Material for the task:
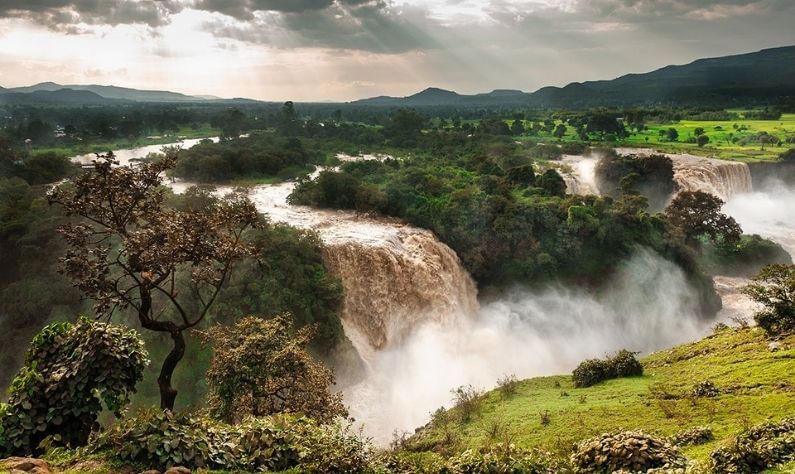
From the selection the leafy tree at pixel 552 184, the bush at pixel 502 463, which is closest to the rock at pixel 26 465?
the bush at pixel 502 463

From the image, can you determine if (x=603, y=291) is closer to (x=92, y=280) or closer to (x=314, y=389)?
(x=314, y=389)

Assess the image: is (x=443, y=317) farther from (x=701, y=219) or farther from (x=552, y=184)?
(x=701, y=219)

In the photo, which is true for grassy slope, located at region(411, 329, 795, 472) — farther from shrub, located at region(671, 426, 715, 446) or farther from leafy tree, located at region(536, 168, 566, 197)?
leafy tree, located at region(536, 168, 566, 197)

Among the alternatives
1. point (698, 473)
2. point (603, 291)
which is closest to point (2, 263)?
point (698, 473)

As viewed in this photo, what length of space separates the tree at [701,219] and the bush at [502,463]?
34.3 m

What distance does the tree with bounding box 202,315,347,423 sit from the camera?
9.87 meters

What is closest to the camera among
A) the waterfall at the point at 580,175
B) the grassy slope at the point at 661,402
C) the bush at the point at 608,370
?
the grassy slope at the point at 661,402

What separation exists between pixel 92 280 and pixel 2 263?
17.5 meters

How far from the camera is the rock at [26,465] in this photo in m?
5.67

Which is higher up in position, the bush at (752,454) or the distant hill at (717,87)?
the distant hill at (717,87)

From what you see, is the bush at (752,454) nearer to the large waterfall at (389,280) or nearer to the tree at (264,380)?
the tree at (264,380)

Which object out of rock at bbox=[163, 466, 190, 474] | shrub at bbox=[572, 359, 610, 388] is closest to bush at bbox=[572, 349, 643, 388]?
shrub at bbox=[572, 359, 610, 388]

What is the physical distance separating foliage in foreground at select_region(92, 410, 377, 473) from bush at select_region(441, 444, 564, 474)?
1177mm

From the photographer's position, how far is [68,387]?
6.91m
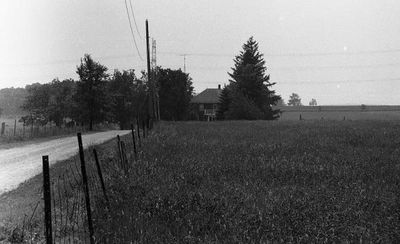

Exercise requirements: Reproduce all of the records above verbatim, line for line, but leave the pictures out.

Complete answer:
From the selection the leafy tree at pixel 552 184, the bush at pixel 502 463, which is closest to the rock at pixel 26 465?
the bush at pixel 502 463

From the image, can you determine if (x=603, y=291) is closer to (x=92, y=280) or closer to (x=314, y=389)?
(x=314, y=389)

Assess the image: is (x=443, y=317) farther from (x=701, y=219) or farther from (x=552, y=184)?
(x=701, y=219)

In the photo, which is true for grassy slope, located at region(411, 329, 795, 472) — farther from shrub, located at region(671, 426, 715, 446) or farther from leafy tree, located at region(536, 168, 566, 197)?
leafy tree, located at region(536, 168, 566, 197)

Among the alternatives
1. point (698, 473)
2. point (603, 291)
which is closest to point (2, 263)?
point (698, 473)

As viewed in this photo, what length of space separates the tree at [701,219] and the bush at [502,463]?
34.3 m

What distance does the tree with bounding box 202,315,347,423 sit from the camera?
9.87 meters

What is closest to the camera among
A) the waterfall at the point at 580,175
B) the grassy slope at the point at 661,402
C) the bush at the point at 608,370
?
the grassy slope at the point at 661,402

What separation exists between pixel 92 280 and pixel 2 263?
17.5 meters

How far from the camera is the rock at [26,465] in this photo in m?
5.67

Which is higher up in position, the bush at (752,454) or the distant hill at (717,87)?
the distant hill at (717,87)

From what you see, is the bush at (752,454) nearer to the large waterfall at (389,280) or nearer to the tree at (264,380)?
the tree at (264,380)

Which object out of rock at bbox=[163, 466, 190, 474] | shrub at bbox=[572, 359, 610, 388] is closest to bush at bbox=[572, 349, 643, 388]?
shrub at bbox=[572, 359, 610, 388]

What is the physical distance separating foliage in foreground at select_region(92, 410, 377, 473) from bush at select_region(441, 444, 564, 474)?
1177mm

From the photographer's position, how far is [68,387]?
6.91m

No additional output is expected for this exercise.